I am beginning to reassemble,
like I did before a school day, when
an eraser was just one more child
crushed in the bottom of a book bag:
pencils, two, aluminum tips chewed off,
teeth marks in garbage wood they use
when what they’re making is disposable.
Every night, I’d jam textbooks in, corners
stressing limited space, arrange them
by schedule, intending easy access because
there wasn’t time to get to the locker, and
the terror of too-lateness was too much.
The gouge in my right shoulder, where clavicle
meets muscle, my own still under construction,
lugging that ink-stained bag of dried pens mixed
with ones that worked, composition notebooks,
each color indicating something different
I still had yet to learn. The binder of handouts,
three-inch rings that took fingertips hostage,
a blistering of ill-placed items, mauled
peanut butter sandwich on white bread, grape
jelly leaking on a stray piece of lined paper
litmus for future me and what my I might
become.

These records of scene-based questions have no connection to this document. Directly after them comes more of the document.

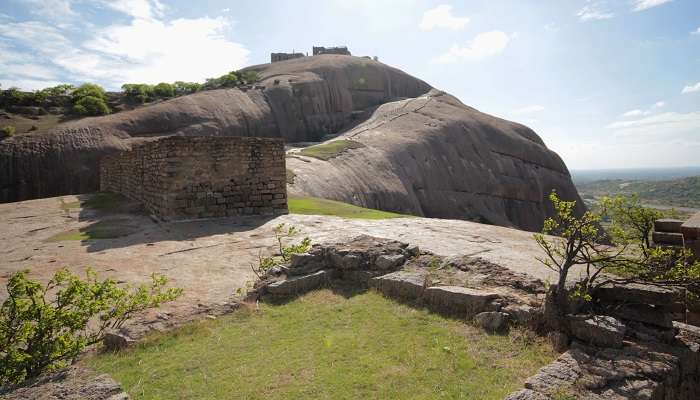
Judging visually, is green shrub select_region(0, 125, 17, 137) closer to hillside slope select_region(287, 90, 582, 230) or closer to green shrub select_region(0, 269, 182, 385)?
hillside slope select_region(287, 90, 582, 230)

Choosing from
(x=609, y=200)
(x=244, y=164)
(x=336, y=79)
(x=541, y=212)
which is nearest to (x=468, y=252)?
(x=609, y=200)

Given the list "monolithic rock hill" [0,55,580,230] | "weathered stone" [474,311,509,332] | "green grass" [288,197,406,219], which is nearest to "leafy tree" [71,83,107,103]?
"monolithic rock hill" [0,55,580,230]

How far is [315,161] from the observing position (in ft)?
74.4

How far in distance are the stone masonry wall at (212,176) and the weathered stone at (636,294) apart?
31.3ft

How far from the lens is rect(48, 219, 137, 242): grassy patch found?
10438 millimetres

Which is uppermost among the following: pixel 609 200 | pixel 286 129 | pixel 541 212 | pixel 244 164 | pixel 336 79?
pixel 336 79

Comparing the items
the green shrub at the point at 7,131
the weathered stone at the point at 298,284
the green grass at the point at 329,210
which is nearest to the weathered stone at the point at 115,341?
the weathered stone at the point at 298,284

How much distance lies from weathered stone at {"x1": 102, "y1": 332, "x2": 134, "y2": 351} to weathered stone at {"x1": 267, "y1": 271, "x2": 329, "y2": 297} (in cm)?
207

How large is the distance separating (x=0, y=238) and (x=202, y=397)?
383 inches

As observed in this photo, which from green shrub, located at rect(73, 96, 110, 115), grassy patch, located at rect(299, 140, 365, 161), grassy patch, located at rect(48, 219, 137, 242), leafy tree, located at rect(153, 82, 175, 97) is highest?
leafy tree, located at rect(153, 82, 175, 97)

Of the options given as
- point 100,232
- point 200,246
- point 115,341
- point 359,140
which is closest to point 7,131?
point 100,232

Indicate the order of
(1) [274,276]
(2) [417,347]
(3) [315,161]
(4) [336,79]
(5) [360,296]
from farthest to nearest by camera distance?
(4) [336,79], (3) [315,161], (1) [274,276], (5) [360,296], (2) [417,347]

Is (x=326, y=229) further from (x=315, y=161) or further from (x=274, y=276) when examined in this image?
(x=315, y=161)

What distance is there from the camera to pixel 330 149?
84.6ft
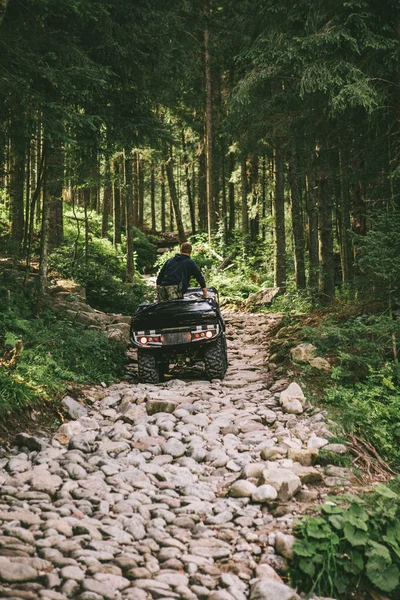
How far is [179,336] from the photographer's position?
7441 millimetres

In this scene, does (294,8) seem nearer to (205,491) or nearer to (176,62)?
(176,62)

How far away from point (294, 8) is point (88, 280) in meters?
9.96

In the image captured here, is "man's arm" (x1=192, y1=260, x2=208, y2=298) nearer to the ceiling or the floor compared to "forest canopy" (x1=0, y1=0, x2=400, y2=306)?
nearer to the floor

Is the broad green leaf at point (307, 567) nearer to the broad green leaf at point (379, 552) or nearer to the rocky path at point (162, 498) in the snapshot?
the rocky path at point (162, 498)

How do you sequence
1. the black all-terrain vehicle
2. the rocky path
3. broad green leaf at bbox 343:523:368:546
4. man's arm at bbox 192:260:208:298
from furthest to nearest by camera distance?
man's arm at bbox 192:260:208:298, the black all-terrain vehicle, broad green leaf at bbox 343:523:368:546, the rocky path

The safety scissors, red handled
because I’m left-handed, plastic sharpener
shaped like a cartoon character, wedged
between dull arms that creased but
never cut, flakes of graphite and frustration
collecting in the seams. It’s why, each year,
I’d get a new backpack, holes in the old one
my father demanded answers about,
never fathoming where they came from. I
could not explain it, the wearing away, the
exhaustion of always having to explain,
the packing and unpacking and repacking,
rusty streaks on my worksheets, hardened
rubber that became chewing gum because I
never learned to sneak the real thing. I
don’t know why I always touched the desk’s
underside, running a middle finger secretly
along pipes and screws connecting surface
to seat, grossed out when I felt artifacts
of something hidden but reasonable,
nervous for whoever the offender was. I
would wonder if they ever got caught.
Felt guilty. Admitted it. Got punished.